Do you have children? If so, how old are they?

How old are you and she? 

This is important info for us to have in order to give you input.


----------



## Broken_in_Brooklyn (Feb 21, 2013)

Craig Stacy said:


> Hi all,
> 
> I'm headed for divorce and it's breaking me apart. We have separated twice and finally separated and she wants a divorce., I don't. We have separated in the past, because there have been issues with my high BP, I have a temper (I just get upset easy, I've never been physical with her or verbally abusive, nothing like that). We still talk daily, here and there. There hasn't really been a no contact thing at all. We tried working things out a few weeks ago and her family doesn't want us together after already splitting apart a few times. She said that she doesn't want to lose her family. We split before so we could each assess the marriage, and I could work on my issues, which I never did. We got back together both times, and things were going good so I disregarded that there were still unresolved issues beneath the surface.
> 
> That brings me to now... She said that her family would come around in time, but she doesn't want to wait, I can't blame her. Once they have seen that I am making changes for the good, they might come around. She is dating. She put on social media that she was in relationship, and the people that his guy she is dating was living with kicked him out, so she moved him in. What can I do? She still loves me, she still cares, she is tired of hearing me say "I'll change..." but now I truly am. I am in counseling, I have an appointment for a doctor to get back on my correct medications. And she does say "if it's meant for us to be back together, it will, but I don't see it happening and I can't see myself with you." she is making that judgement on the person I have been lately. How can I get her to come around and see me for who I truly am, while making these changes? How do I help her to realize that we truly could make a marriage work again, once these issues are resolved?
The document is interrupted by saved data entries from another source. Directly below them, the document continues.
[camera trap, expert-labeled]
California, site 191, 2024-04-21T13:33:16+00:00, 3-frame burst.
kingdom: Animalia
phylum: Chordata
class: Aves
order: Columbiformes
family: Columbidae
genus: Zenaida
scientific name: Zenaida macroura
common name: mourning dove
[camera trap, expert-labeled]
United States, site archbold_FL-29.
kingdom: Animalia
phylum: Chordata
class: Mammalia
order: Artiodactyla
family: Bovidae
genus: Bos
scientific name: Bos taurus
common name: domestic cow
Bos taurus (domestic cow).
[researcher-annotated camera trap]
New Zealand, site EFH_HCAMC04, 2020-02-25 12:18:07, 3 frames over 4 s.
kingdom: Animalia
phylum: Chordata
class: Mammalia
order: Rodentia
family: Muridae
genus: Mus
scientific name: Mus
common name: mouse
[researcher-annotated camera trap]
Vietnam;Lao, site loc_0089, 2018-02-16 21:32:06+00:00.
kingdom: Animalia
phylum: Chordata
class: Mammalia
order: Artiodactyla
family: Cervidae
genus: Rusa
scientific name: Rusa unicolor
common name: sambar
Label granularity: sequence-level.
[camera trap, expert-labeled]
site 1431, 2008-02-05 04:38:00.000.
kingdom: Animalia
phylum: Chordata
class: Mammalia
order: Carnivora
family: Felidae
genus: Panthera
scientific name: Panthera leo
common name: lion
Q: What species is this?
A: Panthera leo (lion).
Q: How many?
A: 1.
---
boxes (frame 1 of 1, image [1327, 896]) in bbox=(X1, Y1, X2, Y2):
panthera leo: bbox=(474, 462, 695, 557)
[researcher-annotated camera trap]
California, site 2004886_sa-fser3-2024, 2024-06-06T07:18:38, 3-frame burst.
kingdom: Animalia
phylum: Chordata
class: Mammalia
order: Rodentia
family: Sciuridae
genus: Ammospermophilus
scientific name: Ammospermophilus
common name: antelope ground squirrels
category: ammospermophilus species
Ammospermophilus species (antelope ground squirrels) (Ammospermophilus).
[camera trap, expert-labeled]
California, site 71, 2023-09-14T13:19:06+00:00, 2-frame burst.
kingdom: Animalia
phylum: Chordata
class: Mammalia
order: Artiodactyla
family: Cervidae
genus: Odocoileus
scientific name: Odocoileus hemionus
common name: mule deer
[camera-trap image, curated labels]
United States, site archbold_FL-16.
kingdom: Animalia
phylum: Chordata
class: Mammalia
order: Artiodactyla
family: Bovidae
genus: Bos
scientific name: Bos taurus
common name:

She moved another guy in. Forget her words and protestations to the contrary, you have been replaced. Her actions by moving him in say all you need to know. It's over. Don't hesitate on her stringing you along forever as plan B. Respect yourself, love yourself, don't punish yourself because of her actions. Just file for divorce.


----------



## SentHereForAReason (Oct 25, 2017)

Craig Stacy said:


> Hi all,
> 
> I'm headed for divorce and it's breaking me apart. We have separated twice and finally separated and she wants a divorce., I don't. We have separated in the past, because there have been issues with my high BP, I have a temper (I just get upset easy, I've never been physical with her or verbally abusive, nothing like that). We still talk daily, here and there. There hasn't really been a no contact thing at all. We tried working things out a few weeks ago and her family doesn't want us together after already splitting apart a few times. She said that she doesn't want to lose her family. We split before so we could each assess the marriage, and I could work on my issues, which I never did. We got back together both times, and things were going good so I disregarded that there were still unresolved issues beneath the surface.
> 
> That brings me to now... She said that her family would come around in time, but she doesn't want to wait, I can't blame her. Once they have seen that I am making changes for the good, they might come around. She is dating. She put on social media that she was in relationship, and the people that his guy she is dating was living with kicked him out, so she moved him in. What can I do? She still loves me, she still cares, she is tired of hearing me say "I'll change..." but now I truly am. I am in counseling, I have an appointment for a doctor to get back on my correct medications. And she does say "if it's meant for us to be back together, it will, but I don't see it happening and I can't see myself with you." she is making that judgement on the person I have been lately. How can I get her to come around and see me for who I truly am, while making these changes? How do I help her to realize that we truly could make a marriage work again, once these issues are resolved?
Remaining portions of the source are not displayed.